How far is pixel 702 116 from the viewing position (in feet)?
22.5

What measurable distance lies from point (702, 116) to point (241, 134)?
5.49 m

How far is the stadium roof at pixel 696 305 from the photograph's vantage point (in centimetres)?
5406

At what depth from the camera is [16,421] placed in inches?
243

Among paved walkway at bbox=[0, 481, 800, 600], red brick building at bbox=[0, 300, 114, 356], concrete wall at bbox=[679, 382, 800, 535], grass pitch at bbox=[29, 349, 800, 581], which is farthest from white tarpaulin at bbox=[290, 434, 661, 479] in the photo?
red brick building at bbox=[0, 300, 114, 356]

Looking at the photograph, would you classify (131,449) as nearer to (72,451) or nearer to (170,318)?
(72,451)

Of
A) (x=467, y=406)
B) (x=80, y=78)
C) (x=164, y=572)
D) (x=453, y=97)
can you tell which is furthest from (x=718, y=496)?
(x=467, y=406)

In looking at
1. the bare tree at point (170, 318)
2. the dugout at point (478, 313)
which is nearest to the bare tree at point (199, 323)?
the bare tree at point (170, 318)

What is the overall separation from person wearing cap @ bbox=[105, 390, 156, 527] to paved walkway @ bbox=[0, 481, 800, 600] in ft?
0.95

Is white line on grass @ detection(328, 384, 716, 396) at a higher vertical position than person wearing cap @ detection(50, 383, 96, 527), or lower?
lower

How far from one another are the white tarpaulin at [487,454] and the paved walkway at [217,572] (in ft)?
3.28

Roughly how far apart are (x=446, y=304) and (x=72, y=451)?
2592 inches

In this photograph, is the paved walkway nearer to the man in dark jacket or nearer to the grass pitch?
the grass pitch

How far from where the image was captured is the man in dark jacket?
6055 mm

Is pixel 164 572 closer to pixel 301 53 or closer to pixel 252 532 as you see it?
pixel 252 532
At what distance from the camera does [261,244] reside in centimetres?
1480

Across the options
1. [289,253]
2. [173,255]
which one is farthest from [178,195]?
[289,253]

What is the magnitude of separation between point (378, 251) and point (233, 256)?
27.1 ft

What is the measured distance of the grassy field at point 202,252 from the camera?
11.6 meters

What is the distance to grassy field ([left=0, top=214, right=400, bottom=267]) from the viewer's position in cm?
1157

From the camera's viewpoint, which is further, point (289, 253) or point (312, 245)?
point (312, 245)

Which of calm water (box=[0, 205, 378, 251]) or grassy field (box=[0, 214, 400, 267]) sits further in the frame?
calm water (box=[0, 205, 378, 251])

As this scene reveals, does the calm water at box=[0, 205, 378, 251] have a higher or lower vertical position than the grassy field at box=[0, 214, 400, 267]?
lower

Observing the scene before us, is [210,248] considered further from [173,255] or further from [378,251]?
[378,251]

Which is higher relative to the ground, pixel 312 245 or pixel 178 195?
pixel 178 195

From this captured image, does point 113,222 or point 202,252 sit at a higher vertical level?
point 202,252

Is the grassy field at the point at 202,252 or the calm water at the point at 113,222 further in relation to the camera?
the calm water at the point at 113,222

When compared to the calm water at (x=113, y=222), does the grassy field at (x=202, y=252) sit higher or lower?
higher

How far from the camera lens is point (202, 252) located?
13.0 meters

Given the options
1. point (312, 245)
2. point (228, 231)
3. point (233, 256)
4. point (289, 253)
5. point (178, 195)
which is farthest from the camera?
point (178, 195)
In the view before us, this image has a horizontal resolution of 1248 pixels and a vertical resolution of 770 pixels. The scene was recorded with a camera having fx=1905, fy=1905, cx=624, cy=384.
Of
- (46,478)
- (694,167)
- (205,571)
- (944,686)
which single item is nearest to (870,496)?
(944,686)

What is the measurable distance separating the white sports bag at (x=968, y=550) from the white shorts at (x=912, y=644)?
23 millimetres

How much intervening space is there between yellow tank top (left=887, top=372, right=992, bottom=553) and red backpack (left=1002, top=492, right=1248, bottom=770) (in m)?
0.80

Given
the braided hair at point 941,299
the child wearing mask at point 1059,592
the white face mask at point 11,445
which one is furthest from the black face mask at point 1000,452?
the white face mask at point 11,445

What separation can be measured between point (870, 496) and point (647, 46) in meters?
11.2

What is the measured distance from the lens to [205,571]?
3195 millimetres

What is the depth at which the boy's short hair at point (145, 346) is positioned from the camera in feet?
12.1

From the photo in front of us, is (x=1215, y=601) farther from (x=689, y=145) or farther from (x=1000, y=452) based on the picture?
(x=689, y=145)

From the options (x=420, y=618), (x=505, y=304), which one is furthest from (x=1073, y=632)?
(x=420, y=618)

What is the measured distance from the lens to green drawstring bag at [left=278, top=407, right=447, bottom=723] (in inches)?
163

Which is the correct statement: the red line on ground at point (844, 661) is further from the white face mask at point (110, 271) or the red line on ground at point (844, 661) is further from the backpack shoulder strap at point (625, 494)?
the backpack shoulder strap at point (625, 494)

____________

_Challenge_
The records above should be repeated in full, exactly as given.

_Written solution_
How far is pixel 702 116 from the viewing position (in feet)?
22.5

What measurable distance lies from point (702, 116) to point (241, 134)?
5.49 m

How far is the stadium roof at pixel 696 305 from the photograph's vantage point (in centimetres)?
5406

At what depth from the camera is [16,421] placed in inches?
243

Among paved walkway at bbox=[0, 481, 800, 600], red brick building at bbox=[0, 300, 114, 356], concrete wall at bbox=[679, 382, 800, 535], grass pitch at bbox=[29, 349, 800, 581], which is farthest from white tarpaulin at bbox=[290, 434, 661, 479] in the photo?
red brick building at bbox=[0, 300, 114, 356]

Looking at the photograph, would you classify (131,449) as nearer to (72,451) or nearer to (170,318)?
(72,451)

Of
A) (x=467, y=406)
B) (x=80, y=78)
C) (x=164, y=572)
D) (x=453, y=97)
can you tell which is furthest from (x=718, y=496)?
(x=467, y=406)

In looking at
1. the bare tree at point (170, 318)
2. the dugout at point (478, 313)
which is nearest to the bare tree at point (199, 323)?
the bare tree at point (170, 318)

What is the overall separation from person wearing cap @ bbox=[105, 390, 156, 527] to paved walkway @ bbox=[0, 481, 800, 600] in ft?
0.95

Is white line on grass @ detection(328, 384, 716, 396) at a higher vertical position than person wearing cap @ detection(50, 383, 96, 527), or lower?
lower

How far from one another are the white tarpaulin at [487,454] and the paved walkway at [217,572] (in ft)?
3.28

Roughly how far apart are (x=446, y=304) and (x=72, y=451)?
2592 inches

In this photograph, is the paved walkway nearer to the man in dark jacket or nearer to the grass pitch?
the grass pitch

How far from where the image was captured is the man in dark jacket?
6055 mm

Is pixel 164 572 closer to pixel 301 53 or closer to pixel 252 532 as you see it?
pixel 252 532
At what distance from the camera does [261,244] reside in centimetres?
1480

Across the options
1. [289,253]
2. [173,255]
which one is farthest from [178,195]?
[289,253]

What is the magnitude of separation between point (378, 251) and point (233, 256)?
27.1 ft

What is the measured distance of the grassy field at point 202,252 from the camera?
11.6 meters

What is the distance to grassy field ([left=0, top=214, right=400, bottom=267]) from the viewer's position in cm?
1157

From the camera's viewpoint, which is further, point (289, 253) or point (312, 245)?
point (312, 245)

Which of calm water (box=[0, 205, 378, 251]) or grassy field (box=[0, 214, 400, 267]) sits further in the frame?
calm water (box=[0, 205, 378, 251])

As this scene reveals, does the calm water at box=[0, 205, 378, 251] have a higher or lower vertical position than the grassy field at box=[0, 214, 400, 267]?
lower

Observing the scene before us, is [210,248] considered further from [173,255] or further from [378,251]?
[378,251]

Which is higher relative to the ground, pixel 312 245 or pixel 178 195?
pixel 178 195

From this captured image, does point 113,222 or point 202,252 sit at a higher vertical level?
point 202,252

Is the grassy field at the point at 202,252 or the calm water at the point at 113,222 further in relation to the camera?
the calm water at the point at 113,222

When compared to the calm water at (x=113, y=222), does the grassy field at (x=202, y=252) sit higher or lower?
higher

How far from the camera lens is point (202, 252) located?
13.0 meters

Given the options
1. point (312, 245)
2. point (228, 231)
3. point (233, 256)
4. point (289, 253)
5. point (178, 195)
which is farthest from the camera?
point (178, 195)
In the view before us, this image has a horizontal resolution of 1248 pixels and a vertical resolution of 770 pixels. The scene was recorded with a camera having fx=1905, fy=1905, cx=624, cy=384.
Of
- (46,478)
- (694,167)
- (205,571)
- (944,686)
which single item is nearest to (870,496)?
(944,686)

What is the measurable distance separating the white sports bag at (x=968, y=550) from the white shorts at (x=912, y=644)?
23 millimetres

How much intervening space is there between yellow tank top (left=887, top=372, right=992, bottom=553) and red backpack (left=1002, top=492, right=1248, bottom=770) (in m)?
0.80

Given
the braided hair at point 941,299
the child wearing mask at point 1059,592
the white face mask at point 11,445
which one is furthest from the black face mask at point 1000,452?
the white face mask at point 11,445

What separation can be measured between point (870, 496) and point (647, 46) in meters?
11.2

What is the measured distance from the lens to [205,571]?
3195 millimetres

What is the depth at which the boy's short hair at point (145, 346) is positioned from the camera in feet?
12.1

From the photo in front of us, is (x=1215, y=601) farther from (x=689, y=145) or farther from (x=1000, y=452) based on the picture?
(x=689, y=145)

From the options (x=420, y=618), (x=505, y=304), which one is furthest from (x=1073, y=632)?
(x=420, y=618)

What is the measured distance from the lens to green drawstring bag at [left=278, top=407, right=447, bottom=723] (in inches)?
163

Which is the correct statement: the red line on ground at point (844, 661) is further from the white face mask at point (110, 271) or the red line on ground at point (844, 661) is further from the backpack shoulder strap at point (625, 494)?
the backpack shoulder strap at point (625, 494)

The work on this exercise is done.